Adventitial Fibroblasts Induce a Distinct Proinflammatory/Profibrotic Macrophage Phenotype in Pulmonary Hypertension

作者:El Kasmi Karim C*; Pugliese Steven C; Riddle Suzette R; Poth Jens M; Anderson Aimee L; Frid Maria G; Li Min; Pullamsetti Soni S; Savai Rajkumar; Nagel Maria A; Fini Mehdi A; Graham Brian B; Tuder Rubin M; Friedman Jacob E; Eltzschig Holger K; Sokol Ronald J; Stenmark Kurt R
来源:The Journal of Immunology, 2014, 193(2): 597-609.
DOI:10.4049/jimmunol.1303048

摘要

Macrophage accumulation is not only a characteristic hallmark but is also a critical component of pulmonary artery remodeling associated with pulmonary hypertension (PH). However, the cellular and molecular mechanisms that drive vascular macrophage activation and their functional phenotype remain poorly defined.
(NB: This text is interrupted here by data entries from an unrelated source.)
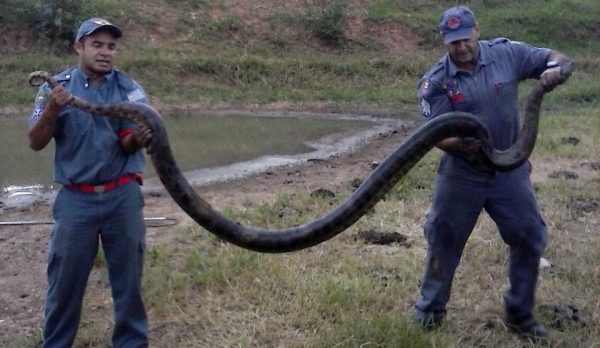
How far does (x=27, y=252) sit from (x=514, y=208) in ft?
13.1

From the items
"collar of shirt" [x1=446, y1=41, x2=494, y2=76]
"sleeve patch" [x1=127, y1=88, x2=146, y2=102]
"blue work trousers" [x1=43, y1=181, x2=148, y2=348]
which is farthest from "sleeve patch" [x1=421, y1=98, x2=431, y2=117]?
"blue work trousers" [x1=43, y1=181, x2=148, y2=348]

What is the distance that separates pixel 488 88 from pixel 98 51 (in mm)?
2192

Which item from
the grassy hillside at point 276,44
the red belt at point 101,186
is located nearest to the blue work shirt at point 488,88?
the red belt at point 101,186

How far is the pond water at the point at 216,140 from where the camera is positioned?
33.5 ft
Using multiple levels of in vivo (bovine and rat models of hypoxia-induced PH, together with human tissue samples) and in vitro (primary mouse, rat, and bovine macrophages, human monocytes, and primary human and bovine fibroblasts) approaches, we observed that adventitial fibroblasts derived from hypertensive pulmonary arteries (bovine and human) regulate macrophage activation. These fibroblasts activate macrophages through paracrine IL-6 and STAT3, HIF1, and C/EBP beta signaling to drive expression of genes previously implicated in chronic inflammation, tissue remodeling, and PH. This distinct fibroblast-activated macrophage phenotype was independent of IL-4/IL-13-STAT6 and TLR-MyD88 signaling. We found that genetic STAT3 haplodeficiency in macrophages attenuated macrophage activation, complete STAT3 deficiency increased macrophage activation through compensatory upregulation of STAT1 signaling, and deficiency in C/EBPb or HIF1 attenuated fibroblast-driven macrophage activation. These findings challenge the current paradigm of IL-4/IL-13-STAT6-mediated alternative macrophage activation as the sole driver of vascular remodeling in PH, and uncover a cross-talk between adventitial fibroblasts and macrophages in which paracrine IL-6-activated STAT3, HIF1 alpha, and C/EBP beta signaling are critical for macrophage activation and polarization. Thus, targeting IL-6 signaling in macrophages by completely inhibiting C/EBP beta or HIF1a or by partially inhibiting STAT3 may hold therapeutic value for treatment of PH and other inflammatory conditions characterized by increased IL-6 and absent IL-4/IL-13 signaling.